GIVEN REQUEST
Count the lines in the items below that contain the word "forest", with case counting, and reply with only that number.

↓

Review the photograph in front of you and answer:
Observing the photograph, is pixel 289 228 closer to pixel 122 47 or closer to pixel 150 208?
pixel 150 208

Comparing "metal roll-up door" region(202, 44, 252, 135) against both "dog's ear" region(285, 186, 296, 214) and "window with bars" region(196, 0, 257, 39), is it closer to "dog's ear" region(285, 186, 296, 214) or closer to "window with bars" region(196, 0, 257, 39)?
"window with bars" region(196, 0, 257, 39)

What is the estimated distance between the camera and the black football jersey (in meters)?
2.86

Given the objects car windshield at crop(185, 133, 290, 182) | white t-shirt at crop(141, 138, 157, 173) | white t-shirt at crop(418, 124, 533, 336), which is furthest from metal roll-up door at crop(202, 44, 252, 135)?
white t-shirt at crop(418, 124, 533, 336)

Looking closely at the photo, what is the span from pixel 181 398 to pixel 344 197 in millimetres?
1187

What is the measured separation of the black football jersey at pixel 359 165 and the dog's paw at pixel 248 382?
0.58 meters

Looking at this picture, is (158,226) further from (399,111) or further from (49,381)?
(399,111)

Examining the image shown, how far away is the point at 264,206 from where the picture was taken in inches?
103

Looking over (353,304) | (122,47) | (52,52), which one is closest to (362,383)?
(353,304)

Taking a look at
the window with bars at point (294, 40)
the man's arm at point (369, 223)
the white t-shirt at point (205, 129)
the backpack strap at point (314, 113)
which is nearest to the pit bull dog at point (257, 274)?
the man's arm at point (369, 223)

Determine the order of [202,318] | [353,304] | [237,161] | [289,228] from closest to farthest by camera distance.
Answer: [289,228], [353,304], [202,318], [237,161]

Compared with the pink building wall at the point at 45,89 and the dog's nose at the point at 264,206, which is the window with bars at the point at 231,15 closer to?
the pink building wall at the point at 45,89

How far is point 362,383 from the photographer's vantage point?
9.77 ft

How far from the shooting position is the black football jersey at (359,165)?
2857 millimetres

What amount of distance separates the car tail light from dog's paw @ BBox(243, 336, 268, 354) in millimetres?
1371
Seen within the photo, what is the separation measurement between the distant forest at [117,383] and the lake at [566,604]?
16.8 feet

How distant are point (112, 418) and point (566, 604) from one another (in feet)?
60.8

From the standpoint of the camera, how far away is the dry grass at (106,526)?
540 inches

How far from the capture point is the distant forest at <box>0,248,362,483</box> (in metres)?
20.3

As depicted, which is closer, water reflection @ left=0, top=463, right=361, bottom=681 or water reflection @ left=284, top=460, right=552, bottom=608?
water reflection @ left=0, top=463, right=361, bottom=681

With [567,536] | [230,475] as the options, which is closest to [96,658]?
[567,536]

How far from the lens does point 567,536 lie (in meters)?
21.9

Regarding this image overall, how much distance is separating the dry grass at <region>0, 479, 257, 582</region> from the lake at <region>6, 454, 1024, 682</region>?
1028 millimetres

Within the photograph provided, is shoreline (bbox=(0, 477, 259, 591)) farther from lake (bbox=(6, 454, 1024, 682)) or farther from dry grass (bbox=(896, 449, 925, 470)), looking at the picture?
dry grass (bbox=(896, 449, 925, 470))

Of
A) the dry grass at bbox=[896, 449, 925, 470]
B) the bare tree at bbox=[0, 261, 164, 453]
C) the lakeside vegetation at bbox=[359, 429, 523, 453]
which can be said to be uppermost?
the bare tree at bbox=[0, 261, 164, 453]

↑
↓

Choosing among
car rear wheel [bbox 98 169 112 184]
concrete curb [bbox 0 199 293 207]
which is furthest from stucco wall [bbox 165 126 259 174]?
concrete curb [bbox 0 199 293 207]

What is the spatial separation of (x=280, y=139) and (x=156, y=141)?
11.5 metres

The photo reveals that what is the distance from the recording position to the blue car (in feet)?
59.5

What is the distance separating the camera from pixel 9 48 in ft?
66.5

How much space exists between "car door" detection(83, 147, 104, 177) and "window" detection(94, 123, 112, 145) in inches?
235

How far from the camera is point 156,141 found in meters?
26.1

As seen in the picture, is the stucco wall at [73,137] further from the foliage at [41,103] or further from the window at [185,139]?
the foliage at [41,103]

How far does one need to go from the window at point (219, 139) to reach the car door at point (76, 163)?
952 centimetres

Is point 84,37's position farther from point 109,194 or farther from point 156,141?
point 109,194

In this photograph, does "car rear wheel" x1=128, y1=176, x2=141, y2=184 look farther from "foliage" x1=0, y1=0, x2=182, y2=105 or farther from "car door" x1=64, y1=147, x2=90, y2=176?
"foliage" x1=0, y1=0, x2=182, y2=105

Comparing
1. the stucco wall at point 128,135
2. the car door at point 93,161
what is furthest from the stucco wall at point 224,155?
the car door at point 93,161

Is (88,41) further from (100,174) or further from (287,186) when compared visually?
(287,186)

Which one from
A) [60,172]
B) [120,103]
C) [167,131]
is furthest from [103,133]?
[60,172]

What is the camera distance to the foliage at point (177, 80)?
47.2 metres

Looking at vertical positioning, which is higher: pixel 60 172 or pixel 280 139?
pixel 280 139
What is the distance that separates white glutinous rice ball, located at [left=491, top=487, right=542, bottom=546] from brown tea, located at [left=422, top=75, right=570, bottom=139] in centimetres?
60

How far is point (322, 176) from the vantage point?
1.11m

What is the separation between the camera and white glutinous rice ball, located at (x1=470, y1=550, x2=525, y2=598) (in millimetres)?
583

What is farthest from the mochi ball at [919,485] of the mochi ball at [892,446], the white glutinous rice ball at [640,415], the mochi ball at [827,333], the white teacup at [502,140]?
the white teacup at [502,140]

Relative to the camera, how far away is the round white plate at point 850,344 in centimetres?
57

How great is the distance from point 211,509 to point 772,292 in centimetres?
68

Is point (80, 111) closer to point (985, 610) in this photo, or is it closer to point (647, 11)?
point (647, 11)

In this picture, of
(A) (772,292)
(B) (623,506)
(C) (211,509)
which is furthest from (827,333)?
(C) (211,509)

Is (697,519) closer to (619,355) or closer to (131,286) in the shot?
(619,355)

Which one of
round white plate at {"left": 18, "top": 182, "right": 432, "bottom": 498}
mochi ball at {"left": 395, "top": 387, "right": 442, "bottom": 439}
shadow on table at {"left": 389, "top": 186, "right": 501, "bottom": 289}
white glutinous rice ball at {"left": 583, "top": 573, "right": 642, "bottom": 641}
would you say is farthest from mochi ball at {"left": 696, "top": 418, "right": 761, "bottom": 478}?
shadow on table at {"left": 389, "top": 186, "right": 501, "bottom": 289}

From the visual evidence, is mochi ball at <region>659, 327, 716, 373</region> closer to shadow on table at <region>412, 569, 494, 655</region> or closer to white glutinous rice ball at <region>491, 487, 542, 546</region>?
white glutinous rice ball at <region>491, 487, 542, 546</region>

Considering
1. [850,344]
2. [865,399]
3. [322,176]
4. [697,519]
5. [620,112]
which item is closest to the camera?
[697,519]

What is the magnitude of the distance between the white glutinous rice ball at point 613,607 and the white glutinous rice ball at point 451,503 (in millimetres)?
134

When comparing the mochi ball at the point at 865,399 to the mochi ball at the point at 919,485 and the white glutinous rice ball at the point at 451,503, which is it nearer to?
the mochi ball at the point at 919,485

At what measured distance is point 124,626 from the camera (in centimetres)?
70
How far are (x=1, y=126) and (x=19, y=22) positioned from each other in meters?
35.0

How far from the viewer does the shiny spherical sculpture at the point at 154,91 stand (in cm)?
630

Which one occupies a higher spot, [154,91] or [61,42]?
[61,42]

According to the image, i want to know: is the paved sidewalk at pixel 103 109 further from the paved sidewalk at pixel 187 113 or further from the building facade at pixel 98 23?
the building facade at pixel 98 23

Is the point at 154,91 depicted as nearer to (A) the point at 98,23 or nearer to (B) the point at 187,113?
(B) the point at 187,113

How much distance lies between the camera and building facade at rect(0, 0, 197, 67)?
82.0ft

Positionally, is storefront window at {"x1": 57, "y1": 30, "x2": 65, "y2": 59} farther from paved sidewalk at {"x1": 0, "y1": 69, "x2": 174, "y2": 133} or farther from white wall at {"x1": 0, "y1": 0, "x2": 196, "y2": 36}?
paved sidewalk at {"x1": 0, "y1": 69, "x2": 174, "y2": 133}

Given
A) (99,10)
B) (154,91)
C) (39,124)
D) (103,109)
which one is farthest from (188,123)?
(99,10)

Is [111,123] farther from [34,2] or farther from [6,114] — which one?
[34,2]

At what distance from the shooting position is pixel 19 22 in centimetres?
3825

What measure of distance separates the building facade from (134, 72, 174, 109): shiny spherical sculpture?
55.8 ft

↑

THE COMPLETED TASK
2